::: BLOC DE TEXTE :::
CANADA: LA PRISON DES PEUPLES

 


Avant la révolution de 1917, la Russie des Tsars était couramment surnommée la ''Prison des peuples''. La police tsariste y était active et omniprésente et les Russes dominaient un empire multiethnique où régnait la russification forcée et l'absence de libertés, tant individuelles que collectives.

L'avènement de l'Union soviétique n'a pas créé un paradis, loin de là, mais les nouveaux dirigeants ont au moins tenté de redresser les choses. Un moyen utilisé a été la création de structures politiques conçues pour desservir les différentes ethnies de l'empire. Ce n'était pas pour rien que le nom du pays était l'Union des républiques socialistes soviétiques. C'était un nom très descriptif, puisque la nouvelle entité se voulait un rassemblement de républiques socialistes et soviétiques (soviet, en russe, veut simplement dire comité, comme dans 'comités de travailleurs', les premières instances informelles créées pour renouveler le système politique).

Il y avait ainsi une république pour les Ukrainiens, une pour les Biélorusses, une pour les Ouzbeks, une pour les Kazakhs, une pour les Arméniens, une pour les Géorgiens, etc. Plus encore, à l'intérieur de chaque république, se trouvaient souvent des républiques autonomes dédiés à des peuples moins nombreux que ceux vivant dans les républiques comme telles. Les Yakuts, par exemple, un peuple de langue turque vivant dans l'est de la Sibérie et comptant quelques centaines de milliers de représentants, disposaient de leur propre région autonome. C'est d'ailleurs encore le cas aujourd'hui, au sein de la Russie actuelle.
::: DONNÉES FOURNIES :::
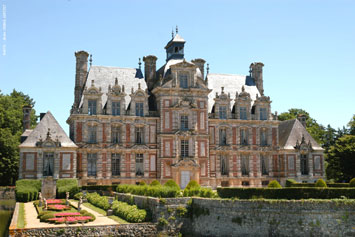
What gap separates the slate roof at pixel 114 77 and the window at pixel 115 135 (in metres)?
2.85

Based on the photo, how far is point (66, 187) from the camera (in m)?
40.3

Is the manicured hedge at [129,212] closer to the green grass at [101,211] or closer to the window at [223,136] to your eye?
the green grass at [101,211]

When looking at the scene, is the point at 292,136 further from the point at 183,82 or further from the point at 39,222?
the point at 39,222

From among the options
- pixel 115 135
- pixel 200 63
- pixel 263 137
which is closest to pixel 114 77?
pixel 115 135

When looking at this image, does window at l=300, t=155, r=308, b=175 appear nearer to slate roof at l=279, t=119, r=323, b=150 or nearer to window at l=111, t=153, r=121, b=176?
slate roof at l=279, t=119, r=323, b=150

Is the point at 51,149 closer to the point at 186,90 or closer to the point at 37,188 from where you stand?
:::
__TRAVAIL DEMANDÉ__:
a - Énumérez les peuples pour lesquels, d'après le texte, l'Union soviétique avait créé une république.
b - Selon le texte, que signifie le mot « soviet » en russe ?
c - Reproduisez fidèlement le passage du texte qui commence par « L'avènement de l'Union » et se termine par « le système politique). ».
Seul le texte doit servir de source.

__RÉSULTATS PAR CONSIGNE__:
a - Les Ukrainiens, les Biélorusses, les Ouzbeks, les Kazakhs, les Arméniens et les Géorgiens.

b - Il veut simplement dire « comité ».

c -
L'avènement de l'Union soviétique n'a pas créé un paradis, loin de là, mais les nouveaux dirigeants ont au moins tenté de redresser les choses. Un moyen utilisé a été la création de structures politiques conçues pour desservir les différentes ethnies de l'empire. Ce n'était pas pour rien que le nom du pays était l'Union des républiques socialistes soviétiques. C'était un nom très descriptif, puisque la nouvelle entité se voulait un rassemblement de républiques socialistes et soviétiques (soviet, en russe, veut simplement dire comité, comme dans 'comités de travailleurs', les premières instances informelles créées pour renouveler le système politique).